| GIVEN DATA |
================

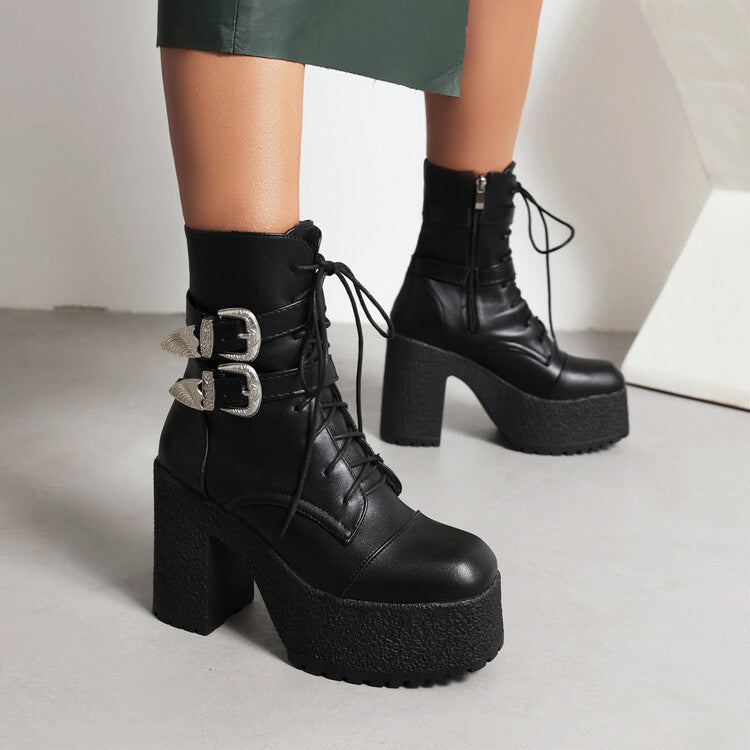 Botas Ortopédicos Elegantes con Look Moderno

================

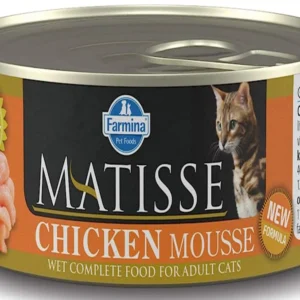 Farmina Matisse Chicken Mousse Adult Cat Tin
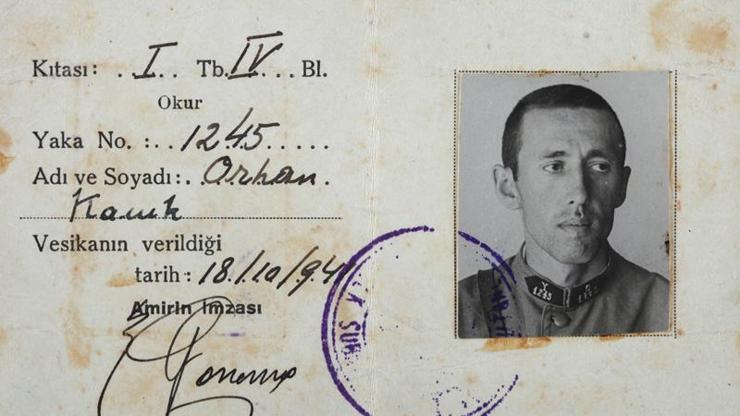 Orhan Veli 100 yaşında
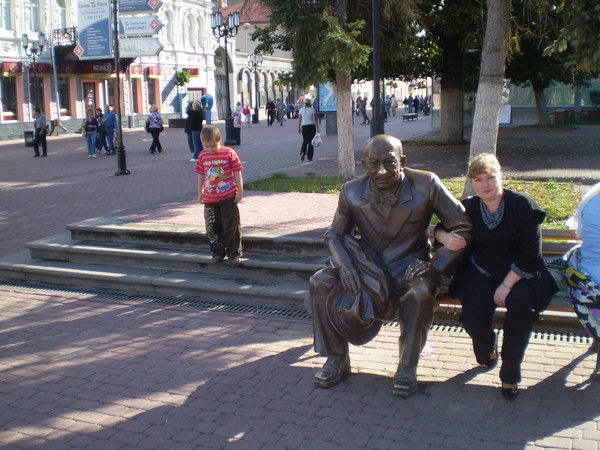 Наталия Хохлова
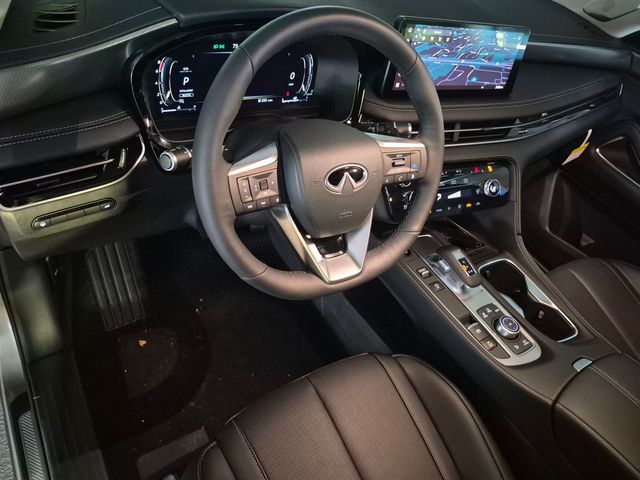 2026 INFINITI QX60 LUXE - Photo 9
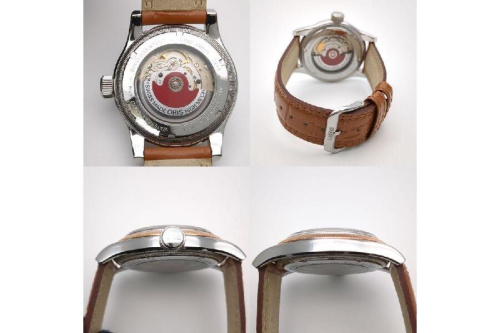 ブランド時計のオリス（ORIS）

================

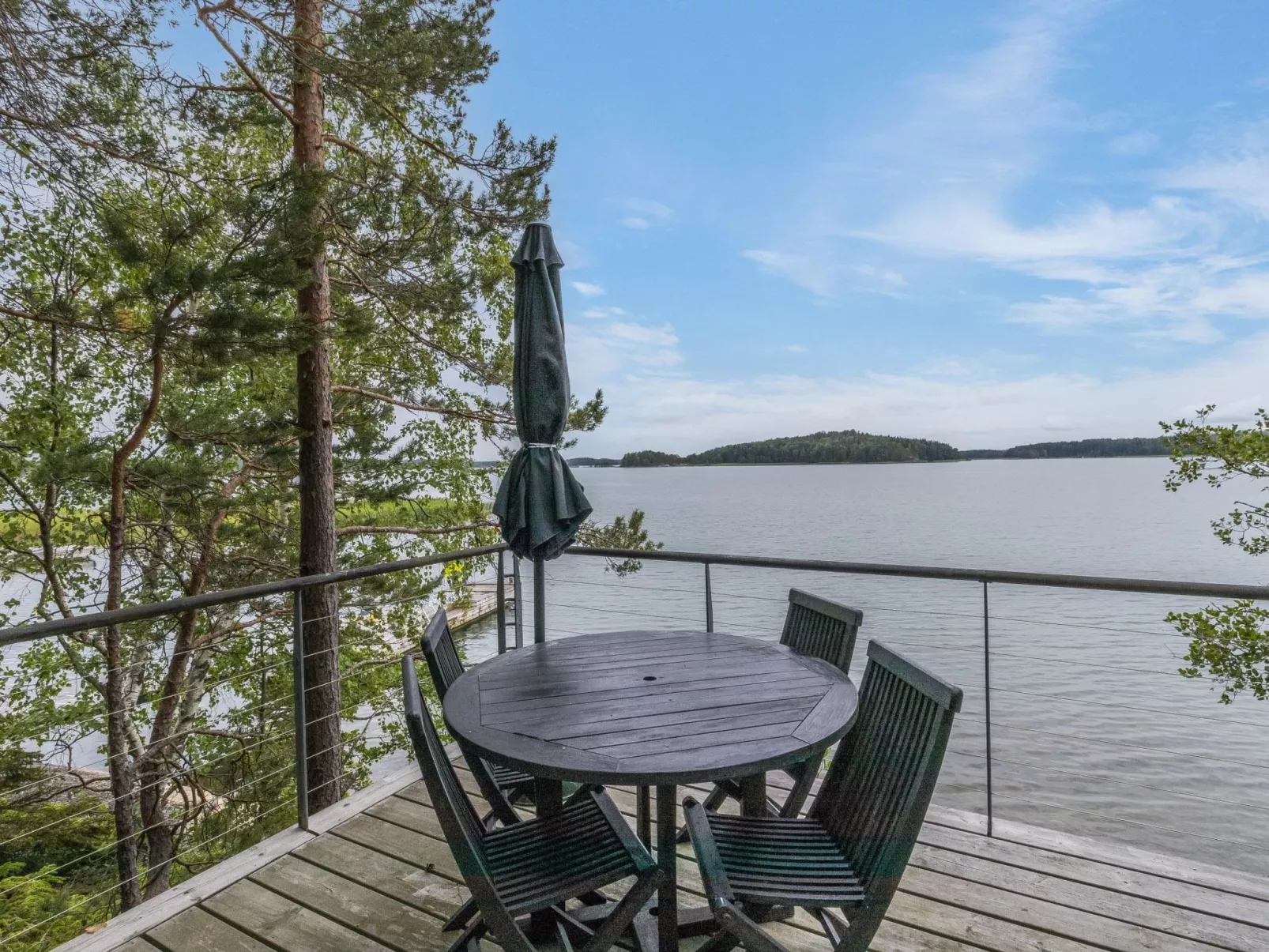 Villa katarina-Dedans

================

Rewrite the rows starting at "Farmina Matisse Chicken Mousse Adult Cat Tin" and ending at "ブランド時計のオリス（ORIS）", changing "Chicken" to "Turkey" and leaving every other word unchanged. Give only those rows, without the pictures.

| PROBLEM SOLUTION |
 Farmina Matisse Turkey Mousse Adult Cat Tin
 Orhan Veli 100 yaşında
 Наталия Хохлова
 2026 INFINITI QX60 LUXE - Photo 9
 ブランド時計のオリス（ORIS）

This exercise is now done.